Cold receptors are located about 0.18mm below the skin surface and, when skin temperature drops quickly, these fire off an enormous amount of information to the central nervous system and the subsequent gasping changes blood flow in the brain, he explains.
A reduction in pain could be down to a combination of those two things or other factors,” he says.
7. Enhances mood and promotes emotional wellbeing
There’s anecdotal evidence from cold water swimmers that it dramatically improves their mood and wellbeing, says Prof Tipton. “I work with the Bluetits [an outdoor swimming group in Pembrokeshire] and I am overwhelmed by the accounts of people who say it has changed their life. People are in tears about it.
“The vast majority of people who report benefits, say it’s to their mental wellbeing, although the mechanism behind this effect is unclear. The cold water is clearly activating people and waking them up, which will be down to the cold shock response and the release of stress hormones.”

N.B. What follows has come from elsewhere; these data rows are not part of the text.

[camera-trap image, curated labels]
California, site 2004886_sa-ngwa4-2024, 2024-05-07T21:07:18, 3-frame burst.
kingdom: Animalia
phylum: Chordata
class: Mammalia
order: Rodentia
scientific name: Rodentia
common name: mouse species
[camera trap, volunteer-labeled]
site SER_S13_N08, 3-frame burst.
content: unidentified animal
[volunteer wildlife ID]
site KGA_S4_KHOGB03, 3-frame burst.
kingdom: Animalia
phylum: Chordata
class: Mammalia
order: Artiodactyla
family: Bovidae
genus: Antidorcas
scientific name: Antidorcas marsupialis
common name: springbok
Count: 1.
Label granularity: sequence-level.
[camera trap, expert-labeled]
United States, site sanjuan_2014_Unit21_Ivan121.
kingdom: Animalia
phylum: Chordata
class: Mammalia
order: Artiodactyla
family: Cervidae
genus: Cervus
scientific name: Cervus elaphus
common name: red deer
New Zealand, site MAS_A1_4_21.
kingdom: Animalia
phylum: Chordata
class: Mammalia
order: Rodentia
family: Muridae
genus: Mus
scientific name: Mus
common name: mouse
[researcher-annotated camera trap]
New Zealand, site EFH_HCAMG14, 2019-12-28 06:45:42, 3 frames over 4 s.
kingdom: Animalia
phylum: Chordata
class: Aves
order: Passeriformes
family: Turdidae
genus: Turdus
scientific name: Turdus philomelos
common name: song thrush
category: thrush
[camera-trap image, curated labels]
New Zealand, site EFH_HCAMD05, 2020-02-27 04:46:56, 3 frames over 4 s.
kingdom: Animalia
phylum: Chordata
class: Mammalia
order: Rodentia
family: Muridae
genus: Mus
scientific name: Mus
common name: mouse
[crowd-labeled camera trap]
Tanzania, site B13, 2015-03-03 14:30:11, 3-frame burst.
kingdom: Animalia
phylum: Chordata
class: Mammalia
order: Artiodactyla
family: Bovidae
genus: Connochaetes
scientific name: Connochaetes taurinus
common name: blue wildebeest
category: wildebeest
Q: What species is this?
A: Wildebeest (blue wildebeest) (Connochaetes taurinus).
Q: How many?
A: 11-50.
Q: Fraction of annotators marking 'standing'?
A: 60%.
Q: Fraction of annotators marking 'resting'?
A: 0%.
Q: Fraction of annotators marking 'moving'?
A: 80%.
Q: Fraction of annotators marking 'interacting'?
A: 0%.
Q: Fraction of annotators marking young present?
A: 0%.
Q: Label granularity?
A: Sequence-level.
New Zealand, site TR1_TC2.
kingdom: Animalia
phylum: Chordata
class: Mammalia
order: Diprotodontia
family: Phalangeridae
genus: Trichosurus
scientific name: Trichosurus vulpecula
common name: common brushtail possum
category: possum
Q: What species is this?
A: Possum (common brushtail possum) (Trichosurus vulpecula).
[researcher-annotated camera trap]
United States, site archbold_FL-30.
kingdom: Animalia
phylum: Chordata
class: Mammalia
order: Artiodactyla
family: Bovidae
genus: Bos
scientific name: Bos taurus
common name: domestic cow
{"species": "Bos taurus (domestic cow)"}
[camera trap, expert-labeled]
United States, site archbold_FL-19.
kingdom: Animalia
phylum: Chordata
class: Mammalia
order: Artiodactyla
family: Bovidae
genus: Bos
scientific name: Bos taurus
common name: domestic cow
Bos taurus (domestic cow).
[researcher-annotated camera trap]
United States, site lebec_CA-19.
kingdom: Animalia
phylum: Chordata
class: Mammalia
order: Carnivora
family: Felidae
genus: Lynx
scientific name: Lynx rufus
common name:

Health risks to consider before having a cold shower
Before stepping into a cold shower, it’s important to consider if you’re in good enough health to do so, says Prof Tipton.
“We’re a tropical animal that wants to be naked in 28C. Taking that animal and showering it with 10 or 12C water is a really stressful thing to do,” he says.
The cold triggers cold water shock, which is a gasp of breath, followed by rapid breathing and high blood pressure. While this can be beneficial for some over a short time, it will become detrimental to everyone with time, so people should stay in a cold shower for no more than one minute.
It is especially dangerous for people with cardiovascular disease, aneurysms or heart problems and they therefore shouldn’t try it, Prof Tipton says.
Other complications of cold water that could affect anyone include hypothermia and non-freezing cold injury, he warns, is damage to the small nerves and blood vessels of the hands and feets that can last for life.